Partie 3 : L’intégration est la troisième étape de la relation fondée sur une volonté politique renforcée soit par un soutien actif de la hiérarchie de l’université (Luxembourg), soit par des relations université-industrie à travers les incubateurs technologiques (États-Unis), soit par la coopération pour pouvoir offrir des programmes sur un modèle commun (Danemark et Suède). L’Espagne fait de grands efforts mais reste encore au stade antérieur. Bien qu’au stade 3 de la relation université-entrepreneuriat, l’enseignement de l’entrepreneuriat demeure toujours récent dans ces pays mais couvre le champ de l’entrepreneuriat bien au-delà de la création d’entreprise.

En conclusion, les auteurs évoquent deux questions pour l’avenir et pour enrichir cette relation. La première a trait à l’évaluation des actions et des structures qui demeure faible et cela renvoie à une autre question qui est de savoir quoi évaluer : les résultats ou les processus ? La seconde question tient au positionnement de l’entrepreneuriat. Doit-il être simplement un processeur d’information ou peut-il devenir un processeur de connaissances ? Et de quelle manière peut-on gérer ce positionnement au sein de l’université ?

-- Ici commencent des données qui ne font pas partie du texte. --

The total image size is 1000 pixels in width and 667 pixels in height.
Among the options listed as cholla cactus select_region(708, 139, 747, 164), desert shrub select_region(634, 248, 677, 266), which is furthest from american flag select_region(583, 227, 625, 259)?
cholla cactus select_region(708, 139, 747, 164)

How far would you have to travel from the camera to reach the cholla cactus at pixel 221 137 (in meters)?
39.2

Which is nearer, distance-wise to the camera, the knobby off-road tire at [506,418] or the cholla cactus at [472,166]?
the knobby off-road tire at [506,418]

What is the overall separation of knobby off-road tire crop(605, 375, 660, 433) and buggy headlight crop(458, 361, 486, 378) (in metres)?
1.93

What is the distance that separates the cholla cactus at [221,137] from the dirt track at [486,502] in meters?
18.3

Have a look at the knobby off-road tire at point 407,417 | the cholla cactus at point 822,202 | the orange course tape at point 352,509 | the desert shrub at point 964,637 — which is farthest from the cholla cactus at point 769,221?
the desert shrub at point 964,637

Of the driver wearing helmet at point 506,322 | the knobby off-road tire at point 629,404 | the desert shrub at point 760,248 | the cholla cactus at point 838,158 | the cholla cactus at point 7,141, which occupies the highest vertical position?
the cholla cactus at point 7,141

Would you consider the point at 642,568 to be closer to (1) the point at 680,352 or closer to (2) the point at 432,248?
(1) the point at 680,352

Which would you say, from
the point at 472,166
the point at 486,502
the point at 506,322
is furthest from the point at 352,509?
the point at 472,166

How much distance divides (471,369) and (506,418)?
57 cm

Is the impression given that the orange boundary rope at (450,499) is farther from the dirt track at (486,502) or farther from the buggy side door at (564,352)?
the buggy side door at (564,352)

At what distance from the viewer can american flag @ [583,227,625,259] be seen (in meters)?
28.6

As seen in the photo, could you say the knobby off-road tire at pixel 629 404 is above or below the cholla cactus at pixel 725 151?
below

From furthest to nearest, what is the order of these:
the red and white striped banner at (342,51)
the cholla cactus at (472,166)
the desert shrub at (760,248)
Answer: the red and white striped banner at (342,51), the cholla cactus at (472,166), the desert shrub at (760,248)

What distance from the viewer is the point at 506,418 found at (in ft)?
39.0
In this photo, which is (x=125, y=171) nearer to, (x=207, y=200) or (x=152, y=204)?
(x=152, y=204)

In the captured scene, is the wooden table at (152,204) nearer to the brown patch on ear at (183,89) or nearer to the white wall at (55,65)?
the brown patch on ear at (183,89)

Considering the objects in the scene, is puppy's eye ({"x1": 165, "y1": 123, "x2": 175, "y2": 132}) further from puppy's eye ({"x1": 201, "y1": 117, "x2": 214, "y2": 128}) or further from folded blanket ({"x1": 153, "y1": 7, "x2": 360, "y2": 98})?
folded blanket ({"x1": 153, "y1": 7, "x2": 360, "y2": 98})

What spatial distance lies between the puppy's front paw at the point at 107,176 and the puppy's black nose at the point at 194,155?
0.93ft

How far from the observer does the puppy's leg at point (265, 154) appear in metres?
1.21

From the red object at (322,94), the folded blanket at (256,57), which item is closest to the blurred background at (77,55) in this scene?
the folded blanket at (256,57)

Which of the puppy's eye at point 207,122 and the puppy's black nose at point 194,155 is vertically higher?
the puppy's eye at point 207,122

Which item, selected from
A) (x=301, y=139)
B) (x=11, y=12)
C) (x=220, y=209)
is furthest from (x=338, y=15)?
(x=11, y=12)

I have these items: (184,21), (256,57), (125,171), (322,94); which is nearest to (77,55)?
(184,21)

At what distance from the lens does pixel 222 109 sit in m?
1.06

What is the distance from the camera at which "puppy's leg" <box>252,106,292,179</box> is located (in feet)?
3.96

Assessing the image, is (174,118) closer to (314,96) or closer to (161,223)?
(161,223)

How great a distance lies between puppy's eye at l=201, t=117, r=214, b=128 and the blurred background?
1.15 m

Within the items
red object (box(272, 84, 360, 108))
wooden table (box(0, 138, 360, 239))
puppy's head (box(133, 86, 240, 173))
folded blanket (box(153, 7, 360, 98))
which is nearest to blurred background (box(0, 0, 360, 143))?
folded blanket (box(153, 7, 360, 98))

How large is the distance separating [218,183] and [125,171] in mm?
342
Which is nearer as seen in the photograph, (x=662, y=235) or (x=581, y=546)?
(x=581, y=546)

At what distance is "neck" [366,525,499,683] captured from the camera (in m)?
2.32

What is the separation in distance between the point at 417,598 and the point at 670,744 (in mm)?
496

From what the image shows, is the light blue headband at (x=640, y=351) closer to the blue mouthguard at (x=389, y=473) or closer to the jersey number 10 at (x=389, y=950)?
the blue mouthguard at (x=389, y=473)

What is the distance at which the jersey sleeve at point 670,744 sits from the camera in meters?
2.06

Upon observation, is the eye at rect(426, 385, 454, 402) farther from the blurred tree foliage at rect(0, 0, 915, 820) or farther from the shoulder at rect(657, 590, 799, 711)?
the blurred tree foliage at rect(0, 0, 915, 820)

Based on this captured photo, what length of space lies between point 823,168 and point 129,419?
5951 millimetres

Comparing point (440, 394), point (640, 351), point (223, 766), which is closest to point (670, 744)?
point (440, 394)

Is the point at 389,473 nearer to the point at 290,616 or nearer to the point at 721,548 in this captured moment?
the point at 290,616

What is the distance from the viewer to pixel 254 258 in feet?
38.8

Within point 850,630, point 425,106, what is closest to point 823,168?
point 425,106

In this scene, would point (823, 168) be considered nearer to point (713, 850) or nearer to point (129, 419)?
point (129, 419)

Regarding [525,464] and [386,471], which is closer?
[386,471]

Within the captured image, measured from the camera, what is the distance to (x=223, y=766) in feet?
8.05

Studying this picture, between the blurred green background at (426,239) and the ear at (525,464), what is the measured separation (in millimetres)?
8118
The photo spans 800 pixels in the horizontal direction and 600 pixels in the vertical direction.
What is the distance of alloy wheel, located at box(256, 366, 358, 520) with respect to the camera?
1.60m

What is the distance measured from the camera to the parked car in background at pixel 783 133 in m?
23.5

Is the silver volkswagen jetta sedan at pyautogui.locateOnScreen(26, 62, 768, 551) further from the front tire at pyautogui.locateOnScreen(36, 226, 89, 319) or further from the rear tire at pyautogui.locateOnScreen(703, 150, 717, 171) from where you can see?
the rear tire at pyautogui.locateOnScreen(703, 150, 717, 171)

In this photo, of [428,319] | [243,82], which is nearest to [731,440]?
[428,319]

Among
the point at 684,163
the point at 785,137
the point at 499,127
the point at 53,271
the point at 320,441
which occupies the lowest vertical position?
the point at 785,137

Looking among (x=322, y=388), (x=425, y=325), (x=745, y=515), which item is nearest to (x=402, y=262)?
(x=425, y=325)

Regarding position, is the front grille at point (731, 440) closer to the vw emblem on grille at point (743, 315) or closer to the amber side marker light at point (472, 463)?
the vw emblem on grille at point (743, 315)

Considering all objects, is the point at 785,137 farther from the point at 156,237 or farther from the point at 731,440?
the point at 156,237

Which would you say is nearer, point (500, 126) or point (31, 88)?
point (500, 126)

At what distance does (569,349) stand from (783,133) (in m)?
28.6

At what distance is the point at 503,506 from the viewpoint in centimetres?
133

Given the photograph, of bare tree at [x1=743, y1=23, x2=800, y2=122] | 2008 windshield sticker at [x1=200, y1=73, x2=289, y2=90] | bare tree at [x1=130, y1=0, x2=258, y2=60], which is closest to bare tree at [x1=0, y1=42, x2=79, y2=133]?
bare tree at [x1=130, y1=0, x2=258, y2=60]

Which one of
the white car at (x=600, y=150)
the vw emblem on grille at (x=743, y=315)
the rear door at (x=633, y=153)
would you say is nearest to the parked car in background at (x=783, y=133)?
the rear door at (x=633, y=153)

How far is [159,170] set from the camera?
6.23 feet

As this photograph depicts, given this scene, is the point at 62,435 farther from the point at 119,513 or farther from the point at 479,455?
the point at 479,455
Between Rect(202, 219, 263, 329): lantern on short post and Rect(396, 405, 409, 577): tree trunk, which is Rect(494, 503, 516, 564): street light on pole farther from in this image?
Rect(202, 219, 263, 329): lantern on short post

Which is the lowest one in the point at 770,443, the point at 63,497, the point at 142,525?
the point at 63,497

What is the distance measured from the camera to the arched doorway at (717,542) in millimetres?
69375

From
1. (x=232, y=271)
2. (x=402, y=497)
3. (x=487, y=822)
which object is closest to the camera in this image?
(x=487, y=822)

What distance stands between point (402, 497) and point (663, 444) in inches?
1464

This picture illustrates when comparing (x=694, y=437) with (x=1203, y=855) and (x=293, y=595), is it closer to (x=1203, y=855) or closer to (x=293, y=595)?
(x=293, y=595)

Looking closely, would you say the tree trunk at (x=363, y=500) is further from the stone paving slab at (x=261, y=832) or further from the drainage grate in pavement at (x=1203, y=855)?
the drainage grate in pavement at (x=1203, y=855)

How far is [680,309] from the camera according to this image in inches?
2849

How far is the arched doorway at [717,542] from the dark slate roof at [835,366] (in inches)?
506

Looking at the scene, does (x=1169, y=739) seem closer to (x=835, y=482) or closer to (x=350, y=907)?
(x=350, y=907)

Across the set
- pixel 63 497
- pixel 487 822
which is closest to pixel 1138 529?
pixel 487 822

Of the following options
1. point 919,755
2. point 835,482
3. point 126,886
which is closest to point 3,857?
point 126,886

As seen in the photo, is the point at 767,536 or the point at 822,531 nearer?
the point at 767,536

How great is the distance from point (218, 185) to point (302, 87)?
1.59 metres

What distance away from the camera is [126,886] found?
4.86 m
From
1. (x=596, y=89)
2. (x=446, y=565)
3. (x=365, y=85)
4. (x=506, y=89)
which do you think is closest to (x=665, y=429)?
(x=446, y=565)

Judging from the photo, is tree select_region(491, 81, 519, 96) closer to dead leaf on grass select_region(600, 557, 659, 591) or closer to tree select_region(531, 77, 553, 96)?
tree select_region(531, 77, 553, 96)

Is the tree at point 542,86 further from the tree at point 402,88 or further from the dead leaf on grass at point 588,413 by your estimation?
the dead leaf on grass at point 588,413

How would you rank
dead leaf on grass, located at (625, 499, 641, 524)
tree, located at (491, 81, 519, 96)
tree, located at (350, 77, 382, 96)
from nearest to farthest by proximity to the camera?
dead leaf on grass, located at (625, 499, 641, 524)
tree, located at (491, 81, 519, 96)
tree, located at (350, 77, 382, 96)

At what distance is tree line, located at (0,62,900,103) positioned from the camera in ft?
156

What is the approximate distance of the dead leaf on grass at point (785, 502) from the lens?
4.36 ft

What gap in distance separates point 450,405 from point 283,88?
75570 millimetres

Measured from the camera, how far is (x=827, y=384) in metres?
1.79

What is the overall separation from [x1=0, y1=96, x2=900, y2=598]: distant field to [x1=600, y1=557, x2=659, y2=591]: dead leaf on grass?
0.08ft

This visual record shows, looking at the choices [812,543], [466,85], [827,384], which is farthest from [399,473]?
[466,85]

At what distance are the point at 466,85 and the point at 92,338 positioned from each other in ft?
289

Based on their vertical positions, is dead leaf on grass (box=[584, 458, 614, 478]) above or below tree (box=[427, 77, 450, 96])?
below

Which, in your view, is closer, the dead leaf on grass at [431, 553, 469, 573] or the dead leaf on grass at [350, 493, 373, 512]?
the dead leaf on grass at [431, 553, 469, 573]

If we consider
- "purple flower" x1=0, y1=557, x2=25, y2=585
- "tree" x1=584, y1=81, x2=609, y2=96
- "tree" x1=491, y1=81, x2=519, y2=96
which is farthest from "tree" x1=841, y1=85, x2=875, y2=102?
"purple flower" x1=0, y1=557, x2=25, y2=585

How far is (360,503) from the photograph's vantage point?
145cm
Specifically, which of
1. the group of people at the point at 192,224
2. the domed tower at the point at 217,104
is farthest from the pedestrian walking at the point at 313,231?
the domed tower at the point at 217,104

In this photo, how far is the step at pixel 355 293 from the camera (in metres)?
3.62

En effet, une des leçons de cet ouvrage est que l’entrepreneuriat est un enseignement récent à l’université et que, de ce fait, il continue à se construire. De plus, il est assez dépendant de la place que les gouvernements veulent accorder à l’entrepreneuriat. Cette dernière remarque permet de mieux comprendre le fait que l’enseignement de l’entrepreneuriat encore aujourd’hui est le plus souvent centré sur la création d’entreprise et pas complètement sur l’entrepreneuriat au sens large. On en est encore à l’enseignement « for entrepreneurship » et non « about entrepreneurship ».

Ce livre est très intéressant en tant que point daté de la situation de la relation entre l’université et l’entrepreneuriat dans un certain nombre de pays. Cependant, il amène quelques remarques. Tout d’abord, il aurait été instructif de situer les pays par rapport au classement du GEM (ou autre source), même si ces classements sont critiqués par certains, car cela aurait pu mettre en relief les disparités des situations grâce à quelques indicateurs. Il s’agit d’un tour d’horizon de différents pays comme il est rappelé en introduction, mais on peut regretter les différences d’approches entre les chapitres et les pays. Parfois, on a une vraie vision globale du pays et de son évolution, ce qui est très intéressant mais, dans d’autres cas, l’intérêt s’est plus focalisé sur une région, ce qui en limite la portée et s’approche plus des « bonnes pratiques » que d’une vision globale. Enfin, ces différences perturbent les comparaisons. On aurait apprécié qu’à la fin de chaque chapitre, les sites Internet consultés et les sites majeurs soient indiqués.

Le style entre les chapitres est un peu différent (parfois plus théorique, parfois plus descriptif) mais cela est la loi du genre des ouvrages collectifs et de fait retrace assez fidèlement le degré de réflexion par rapport au problème de l’enseignement de l’entrepreneuriat dans les différents pays. Le classement en trois parties d’égale importance paraît plus un effet de style qu’une réalité. Reprendre le classement de Reynaud en deux parties avec à l’intérieur de la seconde partie deux sous-parties aurait peut-être été plus juste pour l’illustration. Deux pays me semblent particulièrement mal placés dans leur catégorie. L’Espagne semble être au début de l’institutionnalisation car il existe encore peu d’offres d’enseignement en entrepreneuriat qui reste une nouveauté malgré la volonté de l’État. En revanche, la Suisse semble être véritablement en phase d’intégration, par le nombre de structures et d’offres, par le rôle de l’État et par le fait que l’enseignement dépasse la création d’entreprise pour être un enseignement de l’entrepreneuriat. On pourrait d’ailleurs aussi évoquer le Bélarus qui pourrait probablement figurer dans la catégorie de l’initialisation car l’enseignement de l’entrepreneuriat n’en est encore qu’aux prémisses.

La production de ce tome 2 quelques années après le tome 1 invite à recommander une actualisation permanente de ce travail pour, d’une part, couvrir tous les pays et, d’autre part, mettre en lumière les évolutions réalisées.